WHAT YOU SHOULD DO:
Please find every line in the listing below that contains the word "instances" and copy each of those lines.

── INPUT MATERIAL ──

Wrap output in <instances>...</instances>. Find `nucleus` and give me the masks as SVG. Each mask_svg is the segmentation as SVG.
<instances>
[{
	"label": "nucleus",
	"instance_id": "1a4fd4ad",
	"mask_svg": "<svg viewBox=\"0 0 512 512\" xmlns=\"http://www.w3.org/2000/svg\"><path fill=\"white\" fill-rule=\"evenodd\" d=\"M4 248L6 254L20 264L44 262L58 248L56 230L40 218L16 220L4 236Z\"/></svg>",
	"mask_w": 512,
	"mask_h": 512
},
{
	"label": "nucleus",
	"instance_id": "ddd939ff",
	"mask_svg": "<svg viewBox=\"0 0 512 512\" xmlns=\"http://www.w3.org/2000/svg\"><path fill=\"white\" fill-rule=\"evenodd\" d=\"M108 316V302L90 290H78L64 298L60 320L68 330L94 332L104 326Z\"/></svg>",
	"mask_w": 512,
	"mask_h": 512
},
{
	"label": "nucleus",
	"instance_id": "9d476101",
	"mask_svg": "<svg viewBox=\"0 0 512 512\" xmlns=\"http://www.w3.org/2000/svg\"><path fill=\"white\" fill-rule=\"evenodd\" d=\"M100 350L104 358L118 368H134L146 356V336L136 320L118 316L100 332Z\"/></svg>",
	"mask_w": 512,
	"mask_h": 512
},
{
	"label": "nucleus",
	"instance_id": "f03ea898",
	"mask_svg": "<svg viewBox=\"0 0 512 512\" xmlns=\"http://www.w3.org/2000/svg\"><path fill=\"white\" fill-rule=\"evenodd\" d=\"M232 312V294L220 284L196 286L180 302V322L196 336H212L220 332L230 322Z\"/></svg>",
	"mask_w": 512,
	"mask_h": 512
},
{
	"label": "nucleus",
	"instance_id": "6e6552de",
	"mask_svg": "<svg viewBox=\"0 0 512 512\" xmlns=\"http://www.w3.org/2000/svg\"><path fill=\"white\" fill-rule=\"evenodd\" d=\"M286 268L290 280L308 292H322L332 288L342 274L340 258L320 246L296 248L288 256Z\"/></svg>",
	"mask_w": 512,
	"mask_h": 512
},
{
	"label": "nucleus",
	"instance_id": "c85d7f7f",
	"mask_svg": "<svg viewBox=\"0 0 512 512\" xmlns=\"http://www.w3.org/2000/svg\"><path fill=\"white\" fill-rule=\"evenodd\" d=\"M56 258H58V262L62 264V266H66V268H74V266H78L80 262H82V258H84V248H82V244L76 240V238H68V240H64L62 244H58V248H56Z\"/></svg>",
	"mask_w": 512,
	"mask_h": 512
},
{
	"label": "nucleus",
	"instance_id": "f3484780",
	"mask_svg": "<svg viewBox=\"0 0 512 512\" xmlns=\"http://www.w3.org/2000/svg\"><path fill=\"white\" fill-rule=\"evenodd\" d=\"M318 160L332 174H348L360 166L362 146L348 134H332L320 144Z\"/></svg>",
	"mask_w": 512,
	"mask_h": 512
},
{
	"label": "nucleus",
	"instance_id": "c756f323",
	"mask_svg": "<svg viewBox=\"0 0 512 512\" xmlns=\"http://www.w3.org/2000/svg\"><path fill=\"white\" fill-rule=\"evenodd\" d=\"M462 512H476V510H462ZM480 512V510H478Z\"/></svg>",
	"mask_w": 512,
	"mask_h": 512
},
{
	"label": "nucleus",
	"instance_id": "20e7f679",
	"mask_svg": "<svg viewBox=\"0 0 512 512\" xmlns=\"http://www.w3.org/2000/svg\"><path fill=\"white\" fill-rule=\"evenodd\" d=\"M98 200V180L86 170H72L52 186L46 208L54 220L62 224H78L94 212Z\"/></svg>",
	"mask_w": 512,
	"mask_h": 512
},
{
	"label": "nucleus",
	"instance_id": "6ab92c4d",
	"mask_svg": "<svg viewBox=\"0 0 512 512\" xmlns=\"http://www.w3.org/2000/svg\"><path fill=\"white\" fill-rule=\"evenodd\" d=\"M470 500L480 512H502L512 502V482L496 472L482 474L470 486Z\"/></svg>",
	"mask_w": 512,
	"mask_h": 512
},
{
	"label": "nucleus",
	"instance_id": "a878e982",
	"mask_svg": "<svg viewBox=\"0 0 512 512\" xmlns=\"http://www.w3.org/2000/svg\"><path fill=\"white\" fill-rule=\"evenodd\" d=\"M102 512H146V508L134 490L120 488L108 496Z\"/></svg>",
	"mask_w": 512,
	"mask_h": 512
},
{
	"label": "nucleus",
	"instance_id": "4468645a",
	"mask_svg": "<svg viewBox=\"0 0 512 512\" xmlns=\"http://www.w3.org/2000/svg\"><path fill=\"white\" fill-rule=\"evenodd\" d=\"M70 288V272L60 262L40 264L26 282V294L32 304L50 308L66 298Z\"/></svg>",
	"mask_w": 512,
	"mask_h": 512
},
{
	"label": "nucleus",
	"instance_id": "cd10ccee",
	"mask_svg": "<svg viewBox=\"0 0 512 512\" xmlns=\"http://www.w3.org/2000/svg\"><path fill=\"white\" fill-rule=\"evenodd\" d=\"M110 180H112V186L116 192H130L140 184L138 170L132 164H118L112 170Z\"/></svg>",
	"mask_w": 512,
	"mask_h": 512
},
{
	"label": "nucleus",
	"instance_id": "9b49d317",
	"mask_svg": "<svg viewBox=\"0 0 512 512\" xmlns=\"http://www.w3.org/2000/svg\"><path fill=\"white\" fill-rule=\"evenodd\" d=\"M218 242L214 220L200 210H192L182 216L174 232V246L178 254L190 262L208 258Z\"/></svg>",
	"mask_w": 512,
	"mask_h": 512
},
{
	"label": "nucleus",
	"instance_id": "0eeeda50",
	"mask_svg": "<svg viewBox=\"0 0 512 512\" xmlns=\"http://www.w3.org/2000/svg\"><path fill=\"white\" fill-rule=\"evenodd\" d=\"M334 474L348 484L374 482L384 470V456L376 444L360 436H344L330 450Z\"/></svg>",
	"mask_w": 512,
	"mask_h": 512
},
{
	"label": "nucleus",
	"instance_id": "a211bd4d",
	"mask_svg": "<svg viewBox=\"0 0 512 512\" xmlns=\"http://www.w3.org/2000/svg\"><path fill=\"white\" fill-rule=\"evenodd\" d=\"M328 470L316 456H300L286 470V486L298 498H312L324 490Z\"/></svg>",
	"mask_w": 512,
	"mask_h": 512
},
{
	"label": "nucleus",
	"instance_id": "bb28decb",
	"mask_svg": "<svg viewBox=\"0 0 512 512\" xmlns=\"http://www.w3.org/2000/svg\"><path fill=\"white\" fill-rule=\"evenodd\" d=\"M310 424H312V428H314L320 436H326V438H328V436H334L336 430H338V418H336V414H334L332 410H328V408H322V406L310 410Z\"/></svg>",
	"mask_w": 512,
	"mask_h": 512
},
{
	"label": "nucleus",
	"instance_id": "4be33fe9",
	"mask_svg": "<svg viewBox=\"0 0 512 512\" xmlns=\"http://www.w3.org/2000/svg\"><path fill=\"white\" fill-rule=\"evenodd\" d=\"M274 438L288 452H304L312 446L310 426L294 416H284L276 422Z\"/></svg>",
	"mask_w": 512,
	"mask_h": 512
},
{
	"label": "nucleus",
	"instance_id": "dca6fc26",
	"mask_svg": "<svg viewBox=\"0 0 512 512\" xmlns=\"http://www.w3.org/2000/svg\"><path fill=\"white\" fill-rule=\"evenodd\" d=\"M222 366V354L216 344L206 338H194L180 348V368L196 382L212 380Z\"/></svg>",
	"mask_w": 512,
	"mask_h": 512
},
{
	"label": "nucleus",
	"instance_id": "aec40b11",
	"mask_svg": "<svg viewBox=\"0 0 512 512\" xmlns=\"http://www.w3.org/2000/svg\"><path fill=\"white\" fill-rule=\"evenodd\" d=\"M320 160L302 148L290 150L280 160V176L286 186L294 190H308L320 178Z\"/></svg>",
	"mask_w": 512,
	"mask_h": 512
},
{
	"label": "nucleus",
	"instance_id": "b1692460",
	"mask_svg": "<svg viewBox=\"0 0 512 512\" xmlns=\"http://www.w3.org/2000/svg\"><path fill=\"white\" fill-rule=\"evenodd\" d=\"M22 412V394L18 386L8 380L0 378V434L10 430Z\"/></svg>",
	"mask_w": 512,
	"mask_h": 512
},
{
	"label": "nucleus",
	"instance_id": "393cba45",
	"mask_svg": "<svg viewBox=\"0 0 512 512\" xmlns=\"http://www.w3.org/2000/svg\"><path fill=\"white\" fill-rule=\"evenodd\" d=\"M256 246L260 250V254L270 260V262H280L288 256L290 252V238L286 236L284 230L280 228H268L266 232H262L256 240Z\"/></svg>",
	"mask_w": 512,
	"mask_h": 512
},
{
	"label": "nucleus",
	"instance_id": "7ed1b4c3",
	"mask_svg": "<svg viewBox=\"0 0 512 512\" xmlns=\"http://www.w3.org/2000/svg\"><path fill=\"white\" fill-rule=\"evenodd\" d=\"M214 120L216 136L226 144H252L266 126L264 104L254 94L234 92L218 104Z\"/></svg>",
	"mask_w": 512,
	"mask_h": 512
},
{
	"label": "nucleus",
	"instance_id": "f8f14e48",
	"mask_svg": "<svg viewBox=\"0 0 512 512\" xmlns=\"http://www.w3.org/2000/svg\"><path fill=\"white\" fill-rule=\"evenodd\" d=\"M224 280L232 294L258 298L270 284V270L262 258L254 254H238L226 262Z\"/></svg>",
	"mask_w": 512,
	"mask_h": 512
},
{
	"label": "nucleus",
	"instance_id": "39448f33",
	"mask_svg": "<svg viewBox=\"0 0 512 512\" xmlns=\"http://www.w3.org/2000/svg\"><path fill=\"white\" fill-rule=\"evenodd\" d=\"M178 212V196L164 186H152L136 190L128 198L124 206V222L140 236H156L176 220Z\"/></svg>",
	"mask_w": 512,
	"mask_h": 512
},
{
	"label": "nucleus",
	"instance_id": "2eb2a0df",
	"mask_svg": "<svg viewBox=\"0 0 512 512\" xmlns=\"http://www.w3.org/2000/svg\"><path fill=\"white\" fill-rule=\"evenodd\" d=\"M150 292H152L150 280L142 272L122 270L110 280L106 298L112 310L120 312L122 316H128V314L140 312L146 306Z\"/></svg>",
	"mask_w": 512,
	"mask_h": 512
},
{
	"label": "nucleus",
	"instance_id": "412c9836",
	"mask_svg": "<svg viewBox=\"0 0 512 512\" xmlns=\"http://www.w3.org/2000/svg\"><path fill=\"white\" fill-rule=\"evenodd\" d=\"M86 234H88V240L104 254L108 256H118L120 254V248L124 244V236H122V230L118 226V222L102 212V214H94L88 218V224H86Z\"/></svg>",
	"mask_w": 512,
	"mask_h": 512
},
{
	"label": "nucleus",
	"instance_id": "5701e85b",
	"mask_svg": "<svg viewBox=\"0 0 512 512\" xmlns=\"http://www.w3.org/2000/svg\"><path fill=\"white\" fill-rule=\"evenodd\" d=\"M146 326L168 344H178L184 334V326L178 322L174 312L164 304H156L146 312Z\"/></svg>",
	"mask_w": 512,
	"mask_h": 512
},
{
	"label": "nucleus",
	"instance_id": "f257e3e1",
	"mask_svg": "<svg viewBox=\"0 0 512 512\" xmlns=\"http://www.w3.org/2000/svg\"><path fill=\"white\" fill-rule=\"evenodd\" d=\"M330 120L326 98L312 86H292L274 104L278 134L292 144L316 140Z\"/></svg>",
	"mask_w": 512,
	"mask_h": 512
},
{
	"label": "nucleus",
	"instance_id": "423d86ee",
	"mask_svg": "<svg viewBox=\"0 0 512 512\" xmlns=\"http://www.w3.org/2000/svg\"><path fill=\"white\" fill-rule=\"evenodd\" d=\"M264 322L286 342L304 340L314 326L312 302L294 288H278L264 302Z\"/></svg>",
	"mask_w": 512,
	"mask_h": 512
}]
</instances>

───

COMPLETE RESPONSE:
Wrap output in <instances>...</instances>. Find `nucleus` and give me the masks as SVG. Each mask_svg is the segmentation as SVG.
<instances>
</instances>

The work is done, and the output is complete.